You didn’t sign up to be the receipt and invoice police, but that’s exactly how it starts to feel.
The consequences
Hours lost to reminders, follow-ups
Month-end close delayed because documentation is scattered
Stress from needing clean records but receiving incomplete info
Low confidence that your travel spend data is complete and accurate
It’s not just you. Employees rank filling expense claims as one of their biggest points of frustration, which explains why this shadow work keeps landing back on your plate.
When receipts and invoices flow in automatically, you spend far less time chasing paperwork and more time running your program.
7. Manually creating or updating travel reports
This is one of the most time-consuming and least visible forms of shadow work. At month-end or quarter-end, leadership wants answers:
Are we overspending?Are we staying within budget by department, project, or region?

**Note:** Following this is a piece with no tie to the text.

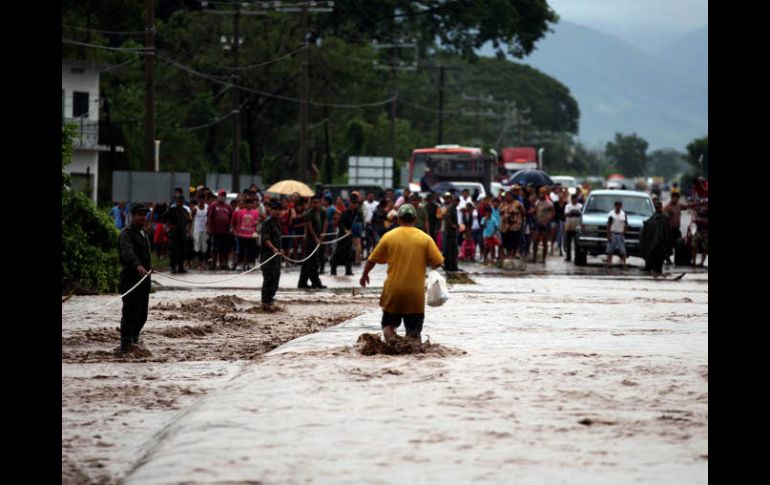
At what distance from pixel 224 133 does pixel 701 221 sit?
3979cm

But spend sits in one tool, bookings in another, invoices in someone’s inbox, and notes in a spreadsheet only you can decipher. You spend hours exporting CSVs, cleaning columns, matching trips to cost centers, and checking numbers that never quite line up.

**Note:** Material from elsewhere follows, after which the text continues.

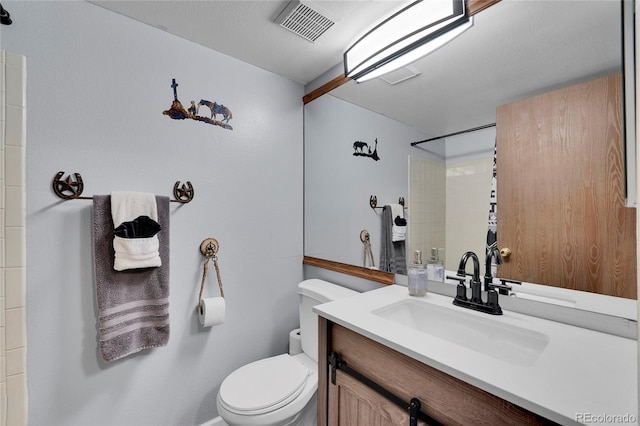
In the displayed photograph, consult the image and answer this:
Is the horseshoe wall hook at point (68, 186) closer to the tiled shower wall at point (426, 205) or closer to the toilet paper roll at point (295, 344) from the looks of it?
the toilet paper roll at point (295, 344)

You’re a travel manager, not a finance analyst, yet you’re expected to produce clear, confident reports using systems that were never designed to work together.
The consequences
Hours lost to manual consolidation
Reporting becomes reactive
Worrying about gaps or inconsistencies
Hard to prove program value
Fragmentation becomes painfully clear
This is a classic case of fragmentation turning into shadow work. In our research, most employees reported using four different tools to manage shadow work, and only 7% said their stack was well integrated. Travel reporting sits right in the middle of that problem.
When travel and spend data live in one place, reporting gets easier. You finally have the numbers to show your program’s impact — and the headspace to keep improving it.
Clear the shadow work, enable real breakthroughs
Each of these shadow work tasks pulls you away from your real responsibilities. Remove enough of them, and your role shifts from reactive to strategic.
Eliminating shadow work doesn’t mean adding more tools. It means building a travel ecosystem where routine processes run automatically in the background:
Built-in travel policies
Automated approvals
Flexible booking options
Self-service changes
24/7 direct traveler support
Unified travel and spend data
Real-time reporting
Duty of care visibility across all trips
When these pieces work together, travel managers can focus again on insights, strategy, and the improvements that move the program forward. That is where breakthroughs happen.